Susan Machum grew up on a farm near Oak Point, N.B., one she felt she would be happy to leave behind.
And so she did, travelling, studying and researching.
But the farm refused to leave Machum and with each successive experience, she found herself ever more drawn into the serious problems facing the state of farming, farmers and rural communities in Canada and New Brunswick today.
It has become the focus of her life’s work and, as of this past fall, Machum has been granted a second phase of study as the Canada Research Chair in rural social justice at St. Thomas University.
“Socio-economic problems in the rural setting include a vast range of inter-connected issues – low product return, low wages and inherently high family debt loads often result in an excessive poverty rate,” Machum said.
All three levels of Machum’s graduate and post-graduate research investigated a specific area of women’s work in agriculture.
In 1987, she received her bachelor of arts in sociology from St. Thomas University. She then went on to complete her master’s degree in sociology at Dalhousie University in 1992, and finally attained her PhD, again in sociology, at Edinburgh University in Scotland in 1999.
“Social issues are very often women’s issues, a consequence of the un-valued or undervalued but critical contribution women make towards the family farm and rural life in general.”
Machum’s work also focuses on how the health of urban communities depend on the health of rural communities.
Over the last half century, the number of farms in the province has shrunk from approximately 26,500 to under 3,000, she said.
Despite huge tracts of land that are now or once were agriculturally rich in the province, New Brunswick currently imports the vast majority of the food it consumes.
The handful of products that could be produced here are now being supplied more and more from the large “factory farm.”
As a result, rural communities are suffering a slow insidious erosion, Machum said, and her family is a case in point.

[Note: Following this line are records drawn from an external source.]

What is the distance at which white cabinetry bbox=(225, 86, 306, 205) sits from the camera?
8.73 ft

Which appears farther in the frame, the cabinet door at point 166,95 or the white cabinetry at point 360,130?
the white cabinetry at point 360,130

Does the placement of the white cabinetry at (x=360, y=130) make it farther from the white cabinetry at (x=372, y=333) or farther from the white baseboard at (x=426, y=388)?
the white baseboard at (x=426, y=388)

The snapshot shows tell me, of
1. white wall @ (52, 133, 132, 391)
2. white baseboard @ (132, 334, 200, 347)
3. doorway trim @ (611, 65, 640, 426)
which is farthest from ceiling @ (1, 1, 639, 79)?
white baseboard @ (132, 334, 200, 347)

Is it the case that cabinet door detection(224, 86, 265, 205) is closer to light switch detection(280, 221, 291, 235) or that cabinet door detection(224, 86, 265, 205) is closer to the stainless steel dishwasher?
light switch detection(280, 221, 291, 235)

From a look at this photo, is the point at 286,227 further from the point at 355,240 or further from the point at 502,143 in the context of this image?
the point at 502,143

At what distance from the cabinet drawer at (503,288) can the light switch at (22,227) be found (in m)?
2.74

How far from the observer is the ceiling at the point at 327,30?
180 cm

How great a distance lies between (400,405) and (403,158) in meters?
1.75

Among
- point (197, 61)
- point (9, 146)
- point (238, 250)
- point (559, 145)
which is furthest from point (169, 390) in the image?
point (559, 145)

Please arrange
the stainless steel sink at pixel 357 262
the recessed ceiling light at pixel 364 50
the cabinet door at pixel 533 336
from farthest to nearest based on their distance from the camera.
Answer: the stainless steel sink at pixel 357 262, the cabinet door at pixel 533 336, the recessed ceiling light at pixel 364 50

“While they [five generations] built a very prosperous farm, it did not survive into the present day. Instead the land… stands in the middle of CFB Gagetown, one of the largest military bases in Canada, and is accessible to family descendants to visit grave sites one day a year.”

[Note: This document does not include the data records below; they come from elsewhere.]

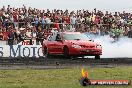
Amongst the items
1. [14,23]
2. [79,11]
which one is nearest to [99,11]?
[79,11]

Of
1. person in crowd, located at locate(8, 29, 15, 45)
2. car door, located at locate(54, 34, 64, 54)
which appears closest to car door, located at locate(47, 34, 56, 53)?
car door, located at locate(54, 34, 64, 54)

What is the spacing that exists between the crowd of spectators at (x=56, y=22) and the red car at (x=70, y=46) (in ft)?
9.76

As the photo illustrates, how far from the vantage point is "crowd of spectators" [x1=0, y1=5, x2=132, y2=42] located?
1057 inches

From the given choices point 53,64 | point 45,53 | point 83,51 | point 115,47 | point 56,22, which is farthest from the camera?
point 56,22

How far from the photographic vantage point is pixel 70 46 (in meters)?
22.6

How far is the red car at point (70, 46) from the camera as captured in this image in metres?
22.6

Machum believes current government policy is skewed toward supporting dependence on a global, industrial food system and, as a result, she has joined forces with the New Brunswick Food Security Action Network.
“The global food system emphasizes growing dollars over safe, local and sustainable food sources. This group is concerned with the environmental and human impacts of industrial food production systems, as well as the maldistribution of food and resources in general.”

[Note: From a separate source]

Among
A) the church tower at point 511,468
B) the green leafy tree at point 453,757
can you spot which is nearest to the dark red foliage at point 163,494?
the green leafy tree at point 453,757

Over the next several years, Machum’s research will continue to examine and assess current agricultural and social policies and help to formulate new, sound practices that support a viable local (short chain supply) food market system, one that is balanced and sustainable in the long run.
But more than this, Machum will be striving to find ways to revitalize the integral and vibrant way of life that once was rural New Brunswick, “hopefully before it’s too late.”